— Exercices proposés —
[1] Dans le texte à analyser, quelle actrice joue la lingère qu'épouse le personnage de Michel Auclair ?
[2] Reproduisez tout le passage du texte à analyser allant de « Pisier, dans le » jusqu'à « où il en est. ».

— Texte à analyser —
****************
Pisier, dans le film, est la belle-sœur de Michel Auclair, la femme de son frère (Claude Mann). Elle a beau se comporter parfois comme une chipie, son caractère reste attachant, elle dont on entend la voix à la fin du film : « Je t’écris de l’Amérique. C’est un autre monde mais c’est toujours un enfer. Je m’ennuierai de partout. Pourtant, j’ai envie de tout connaître. » Claude Mann, lui, incarne un bourgeois assez peu sympathique tandis qu’Auclair, pourtant le fils aîné, risque la mésalliance en épousant une lingère (Jeanne Moreau). Si la famille fait grise mine, seul le beau-père, un immigré espagnol (Aram Stephan), défend la jeune femme qui lui rappelle combien lui-même a dû se battre pour arriver où il en est.
****************
Éléments enregistrés du jeu de données
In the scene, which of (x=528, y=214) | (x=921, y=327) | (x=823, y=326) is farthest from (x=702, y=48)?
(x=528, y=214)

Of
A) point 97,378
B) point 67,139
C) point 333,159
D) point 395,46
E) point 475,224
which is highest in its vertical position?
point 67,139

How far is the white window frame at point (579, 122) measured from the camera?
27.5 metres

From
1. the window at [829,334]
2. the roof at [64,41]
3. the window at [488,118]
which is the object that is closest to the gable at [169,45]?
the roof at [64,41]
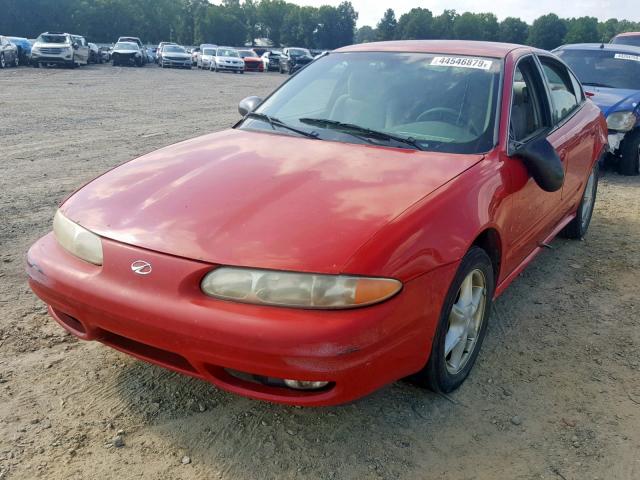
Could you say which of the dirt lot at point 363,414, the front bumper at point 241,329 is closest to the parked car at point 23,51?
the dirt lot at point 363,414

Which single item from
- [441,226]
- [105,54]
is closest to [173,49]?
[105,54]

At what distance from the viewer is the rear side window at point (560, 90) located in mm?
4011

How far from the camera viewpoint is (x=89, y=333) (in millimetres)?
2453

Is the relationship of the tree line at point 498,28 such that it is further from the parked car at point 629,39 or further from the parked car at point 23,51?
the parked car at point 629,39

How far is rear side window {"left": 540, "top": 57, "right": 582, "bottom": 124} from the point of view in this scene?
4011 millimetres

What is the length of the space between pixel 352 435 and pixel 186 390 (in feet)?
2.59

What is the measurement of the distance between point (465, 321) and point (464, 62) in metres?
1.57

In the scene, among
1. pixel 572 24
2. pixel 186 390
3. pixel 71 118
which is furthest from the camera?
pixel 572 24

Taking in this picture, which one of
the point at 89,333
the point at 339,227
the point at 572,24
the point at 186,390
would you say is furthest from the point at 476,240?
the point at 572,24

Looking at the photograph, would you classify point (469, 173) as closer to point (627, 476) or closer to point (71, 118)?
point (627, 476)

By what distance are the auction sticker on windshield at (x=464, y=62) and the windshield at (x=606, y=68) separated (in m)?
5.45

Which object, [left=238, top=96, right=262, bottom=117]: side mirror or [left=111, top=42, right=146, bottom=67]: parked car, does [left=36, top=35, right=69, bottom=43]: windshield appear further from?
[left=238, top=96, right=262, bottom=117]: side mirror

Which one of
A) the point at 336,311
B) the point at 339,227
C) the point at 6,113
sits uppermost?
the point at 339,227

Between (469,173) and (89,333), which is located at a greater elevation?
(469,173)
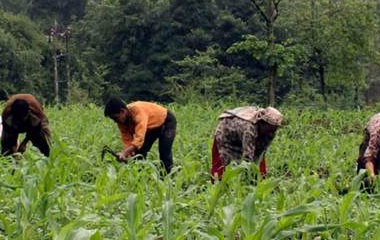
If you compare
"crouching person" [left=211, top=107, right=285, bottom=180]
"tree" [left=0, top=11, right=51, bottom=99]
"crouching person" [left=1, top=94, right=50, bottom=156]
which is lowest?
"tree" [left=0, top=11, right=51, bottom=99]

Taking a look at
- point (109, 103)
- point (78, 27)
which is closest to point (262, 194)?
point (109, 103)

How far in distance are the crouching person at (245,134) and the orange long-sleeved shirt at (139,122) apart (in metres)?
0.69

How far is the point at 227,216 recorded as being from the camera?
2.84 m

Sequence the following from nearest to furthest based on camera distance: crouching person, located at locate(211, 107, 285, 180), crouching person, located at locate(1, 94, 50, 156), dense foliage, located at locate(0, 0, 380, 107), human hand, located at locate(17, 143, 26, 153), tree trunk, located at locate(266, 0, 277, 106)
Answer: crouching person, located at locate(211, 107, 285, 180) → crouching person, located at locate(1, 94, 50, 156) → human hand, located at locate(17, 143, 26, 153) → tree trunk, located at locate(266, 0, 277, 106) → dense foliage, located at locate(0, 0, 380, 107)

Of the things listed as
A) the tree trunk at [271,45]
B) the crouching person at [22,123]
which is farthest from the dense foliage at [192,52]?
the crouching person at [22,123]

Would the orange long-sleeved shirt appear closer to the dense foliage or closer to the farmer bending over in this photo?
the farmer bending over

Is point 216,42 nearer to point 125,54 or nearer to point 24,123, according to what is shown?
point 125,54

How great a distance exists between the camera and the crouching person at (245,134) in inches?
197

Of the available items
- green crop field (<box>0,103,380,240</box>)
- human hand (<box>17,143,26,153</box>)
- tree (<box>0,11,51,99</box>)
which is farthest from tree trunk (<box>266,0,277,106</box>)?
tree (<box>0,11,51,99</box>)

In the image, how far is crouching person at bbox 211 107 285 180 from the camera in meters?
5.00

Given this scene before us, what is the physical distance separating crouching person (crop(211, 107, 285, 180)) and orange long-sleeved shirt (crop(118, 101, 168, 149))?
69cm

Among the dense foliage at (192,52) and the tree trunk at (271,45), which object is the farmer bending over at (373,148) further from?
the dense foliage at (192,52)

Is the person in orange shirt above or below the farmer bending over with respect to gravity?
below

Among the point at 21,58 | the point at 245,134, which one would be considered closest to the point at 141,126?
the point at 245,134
****************
— Corrigé —
[1] Jeanne Moreau.

[2]
Pisier, dans le film, est la belle-sœur de Michel Auclair, la femme de son frère (Claude Mann). Elle a beau se comporter parfois comme une chipie, son caractère reste attachant, elle dont on entend la voix à la fin du film : « Je t’écris de l’Amérique. C’est un autre monde mais c’est toujours un enfer. Je m’ennuierai de partout. Pourtant, j’ai envie de tout connaître. » Claude Mann, lui, incarne un bourgeois assez peu sympathique tandis qu’Auclair, pourtant le fils aîné, risque la mésalliance en épousant une lingère (Jeanne Moreau). Si la famille fait grise mine, seul le beau-père, un immigré espagnol (Aram Stephan), défend la jeune femme qui lui rappelle combien lui-même a dû se battre pour arriver où il en est.